Single Worldwide Binary: What’s the Problem?December 14, 2021
It is commonly accepted that the best strategy to provide support multiple languages with one single EXE is to use resource DLLs (a.k.a. Satellite DLLs). By the way, generating such resource DLLs with appTranslator is as easy as filling one checkbox!
But why do we have to bother playing with a whole set of DLLs? After all, several translations of one given resource (such as a string or a menu) can easily be stored in a single EXE. And if you call SetThreadLocale() to select your language, voilà, your resources will be loaded in the expected language. Not!
SetThreadLocale() is not the solution
Once upon a time, there was Windows NT4 (and even, 3.51, 3.5,…). In these times, the single worldwide binary was a realistic option… as long as you didn’t have to target Win9x, under which SetThreadLocale() was a no-no!Then came Windows 2000 and its vastly improved support for internationalization. Paradoxically, the single worldwide binary was no longer an option. Because one could no longer rely on SetThreadLocale() to globally select the language for resources, as the docs say:
Windows 2000/XP: Do not use SetThreadLocale to select a UI language. To select the proper resource that is defined with a LANGUAGE statement, use FindResourceEx.
Docs say ‘don’t touch!‘ but they don’t say why. And if you try to look further, you won’t find much info. As always, Michel Kaplan’s blog is a good place to look up, even if it’s to get confirmation that there’s not much to find out.

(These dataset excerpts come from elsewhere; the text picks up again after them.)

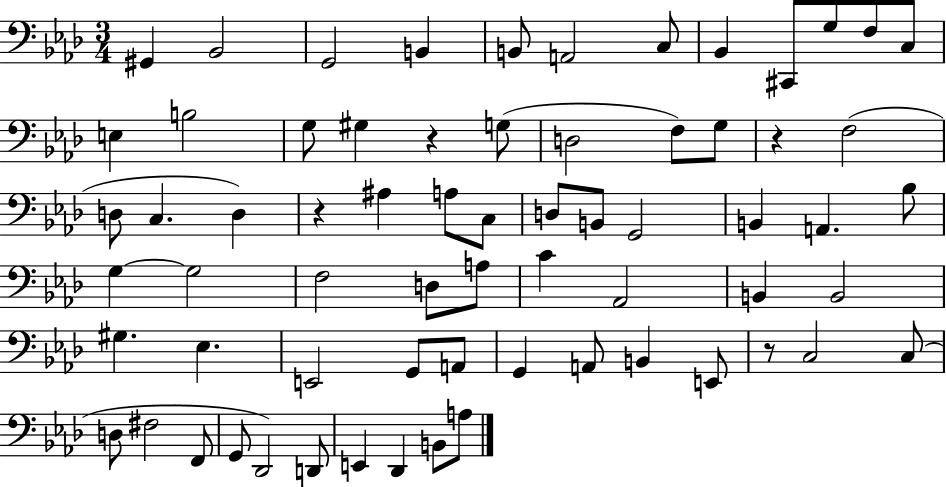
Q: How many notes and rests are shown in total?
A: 67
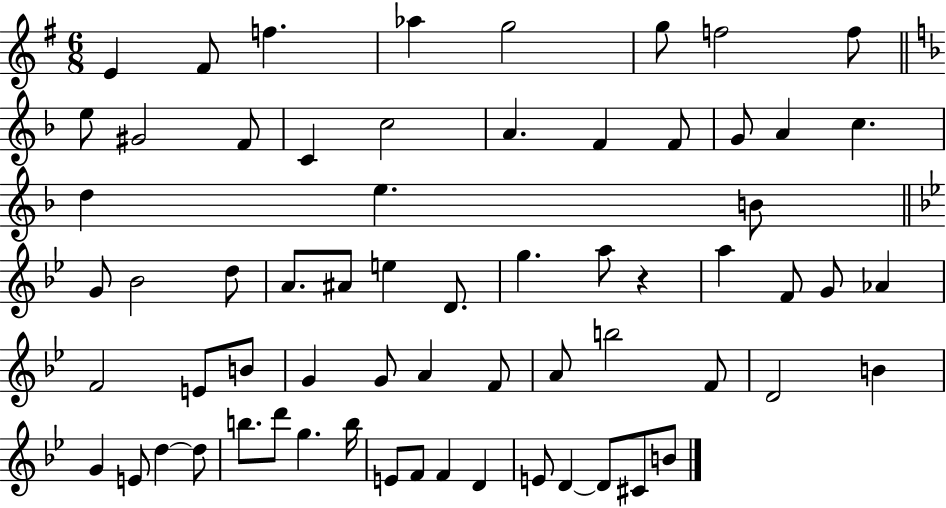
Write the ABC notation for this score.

X:1
T:Untitled
M:6/8
L:1/4
K:G
E ^F/2 f _a g2 g/2 f2 f/2 e/2 ^G2 F/2 C c2 A F F/2 G/2 A c d e B/2 G/2 _B2 d/2 A/2 ^A/2 e D/2 g a/2 z a F/2 G/2 _A F2 E/2 B/2 G G/2 A F/2 A/2 b2 F/2 D2 B G E/2 d d/2 b/2 d'/2 g b/4 E/2 F/2 F D E/2 D D/2 ^C/2 B/2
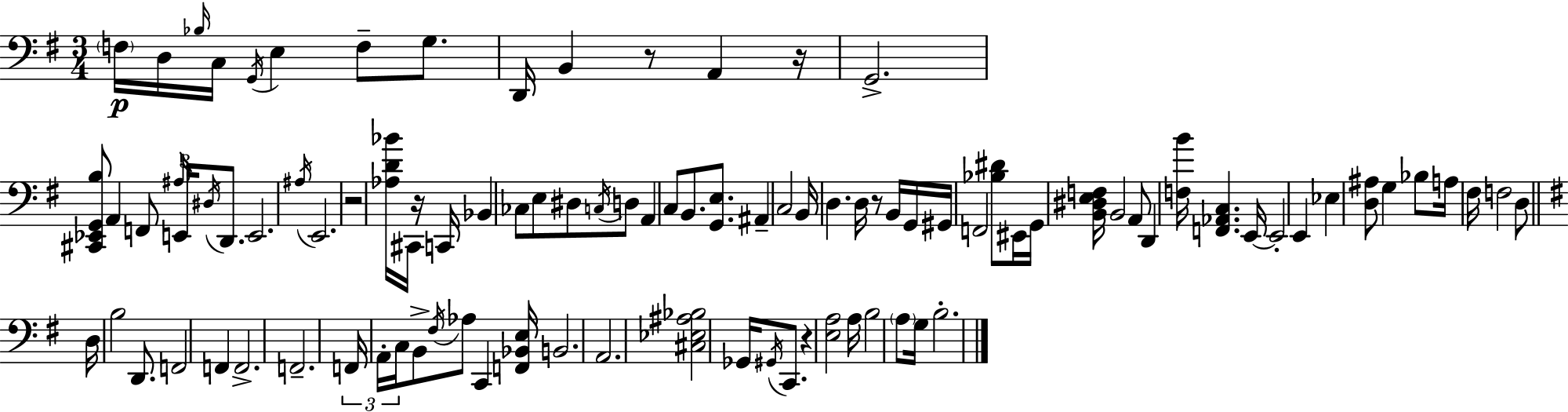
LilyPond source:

{
  \clef bass
  \numericTimeSignature
  \time 3/4
  \key g \major
  \parenthesize f16\p d16 \grace { bes16 } c16 \acciaccatura { g,16 } e4 f8-- g8. | d,16 b,4 r8 a,4 | r16 g,2.-> | <cis, ees, g, b>8 a,4 f,8 \tuplet 3/2 { \grace { ais16 } e,16 | \break \acciaccatura { dis16 } } d,8. e,2. | \acciaccatura { ais16 } e,2. | r2 | <aes d' bes'>16 cis,16 r16 c,16 bes,4 ces8 e8 | \break dis8 \acciaccatura { c16 } d8 a,4 c8 | b,8. <g, e>8. ais,4-- c2 | b,16 d4. | d16 r8 b,16 g,16 gis,16 f,2 | \break <bes dis'>8 eis,16 g,16 <b, dis e f>16 b,2 | a,8 d,4 <f b'>16 <f, aes, c>4. | e,16~~ e,2-. | e,4 ees4 <d ais>8 | \break g4 bes8 a16 fis16 f2 | d8 \bar "||" \break \key g \major d16 b2 d,8. | f,2 f,4 | f,2.-> | f,2.-- | \break \tuplet 3/2 { f,16 a,16-. c16 } b,8-> \acciaccatura { fis16 } aes8 c,4 | <f, bes, e>16 b,2. | a,2. | <cis ees ais bes>2 ges,16 \acciaccatura { gis,16 } c,8. | \break r4 <e a>2 | a16 b2 \parenthesize a8 | g16 b2.-. | \bar "|."
}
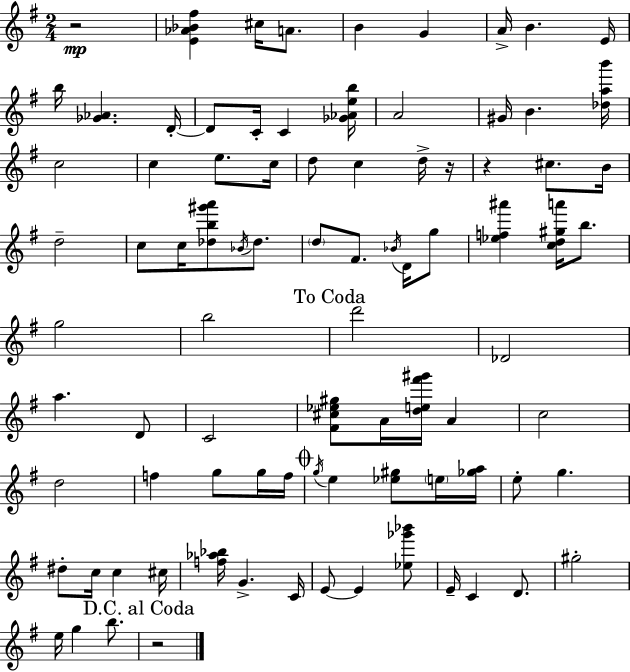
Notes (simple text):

R/h [E4,Ab4,Bb4,F#5]/q C#5/s A4/e. B4/q G4/q A4/s B4/q. E4/s B5/s [Gb4,Ab4]/q. D4/s D4/e C4/s C4/q [Gb4,Ab4,E5,B5]/s A4/h G#4/s B4/q. [Db5,A5,B6]/s C5/h C5/q E5/e. C5/s D5/e C5/q D5/s R/s R/q C#5/e. B4/s D5/h C5/e C5/s [Db5,B5,G#6,A6]/e Bb4/s Db5/e. D5/e F#4/e. Bb4/s D4/s G5/e [Eb5,F5,A#6]/q [C5,D5,G#5,A6]/s B5/e. G5/h B5/h D6/h Db4/h A5/q. D4/e C4/h [F#4,C#5,Eb5,G#5]/e A4/s [D5,E5,F#6,G#6]/s A4/q C5/h D5/h F5/q G5/e G5/s F5/s G5/s E5/q [Eb5,G#5]/e E5/s [Gb5,A5]/s E5/e G5/q. D#5/e C5/s C5/q C#5/s [F5,Ab5,Bb5]/s G4/q. C4/s E4/e E4/q [Eb5,Gb6,Bb6]/e E4/s C4/q D4/e. G#5/h E5/s G5/q B5/e. R/h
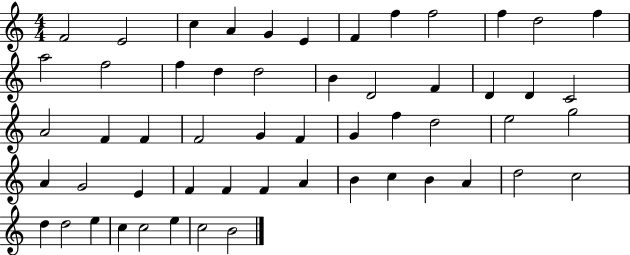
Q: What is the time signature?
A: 4/4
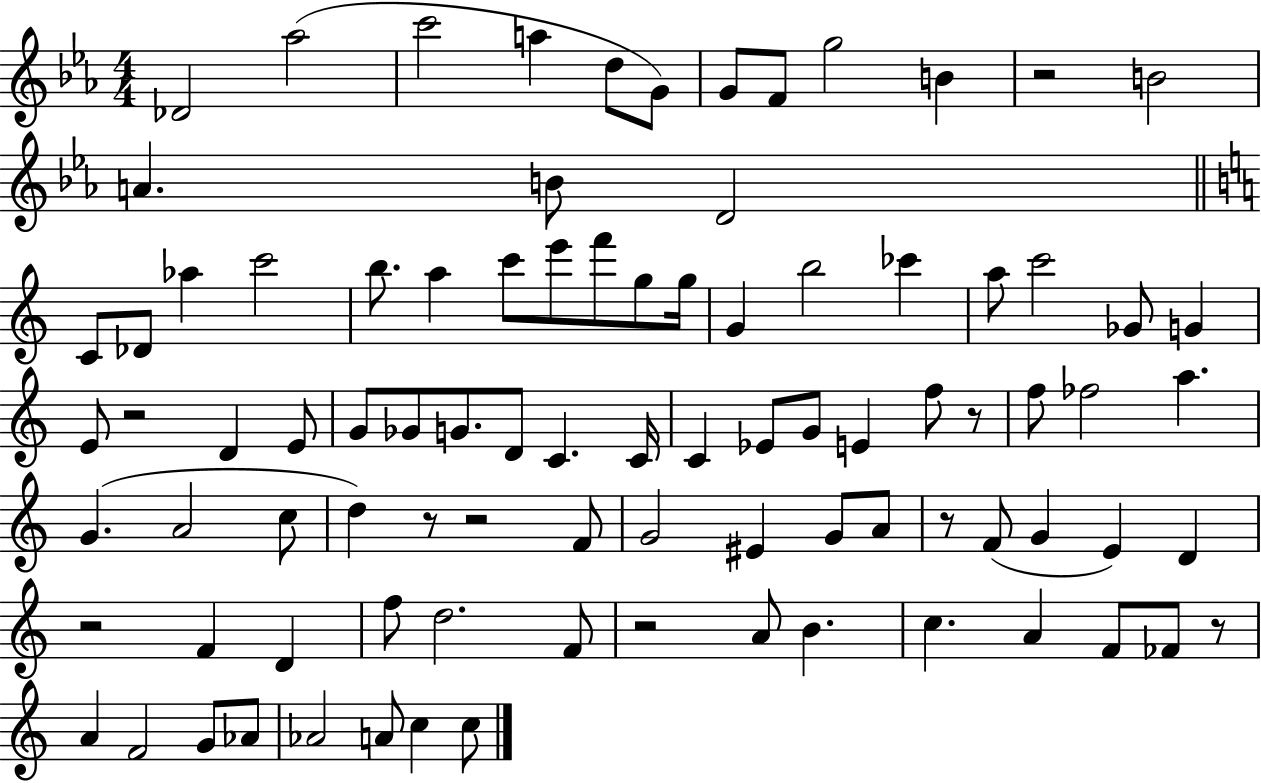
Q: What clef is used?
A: treble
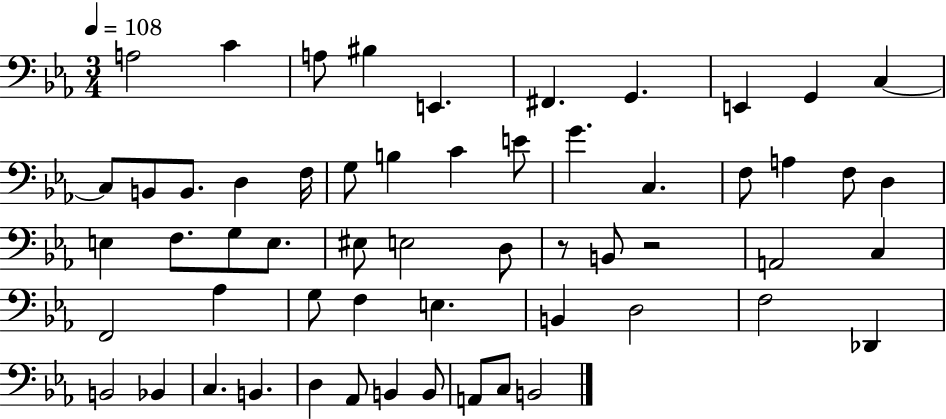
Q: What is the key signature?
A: EES major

Well, there are a few lines somewhere: This article briefly explains that when MUI was first introduced back in Windows 2000, the Microsofties had to modify the way resources are loaded (If you know why, please let me know). Actually, they modified the default language selection algorithm used to load resources :
The catch here is that if the thread locale is the same as the currently selected user locale, system’s resource loader will by default use the language ID 0 (neutral). If the desired resource is defined as a neutral language, then this value will be returned. Otherwise, all of the language resources will be enumerated (in language ID order) and the first matching resource ID – regardless of its language – will be returned.
In other words, Windows will not load resources the way you expect if you happen to ask for the same language as the user preference (user default locale)! Yikes! You don’t believe me? Fair enough, me neither! 🙂 Let’s make a test.
The Sample Program
- The program contains a String Table with a string in German, French (Belgium) and English.
- The program selects German as its default UI language : SetThreadLocale(German)
- It then loads a string from the String Table(displayed in the message box title).
You expect the loaded string to be “German string“. Play with you user locale and you’ll see that the docs are unfortunately right.
Here is what I get with User Locale = French (Belgium): The german string is correctly loaded.
Then I modify my user locale and select German:
When I re-run the program, I still expect “German String” but I get something else 🙁
What language does it pick then?
If you look carefully at the screenshots above, you might notice something weird: The docs (quoted above) say that in case of ThreadLocale==UserLocale, the language picked should be the first one in ID order, which for my program is… German! (German=0x407, French-Belgium =0x80C and English=0x409).So in this case, German should have been picked, as a side effect. But it was not: English was picked. How come?
I made further tests and it appears that when UserLocale==ThreadLocale, Windows tries to load the resources in its own UI language (even if it’s different from User/Thread Locale). Anyway, this irrelevant since we just demonstrated that SetThreadLocale() cannot be trust to achieve the Single Worldwide Binary dream.
BTW, why would Find Resource Ex help?
Remember the remark in the docs? Use resource DLLs or use FindResourceEx().
The reason FindResourceEx() would help is simply because it takes an explicit langiuage ID, as opposed to the most usual resource-loading APIs such as LoadString(), CreateDialog() et al. But it’s not a realistic solution because it would mean that you must re-implement your own LoadString() et al using FindResourceEx().
No, you don’t want to do that! So we’ll keep with resource DLLs.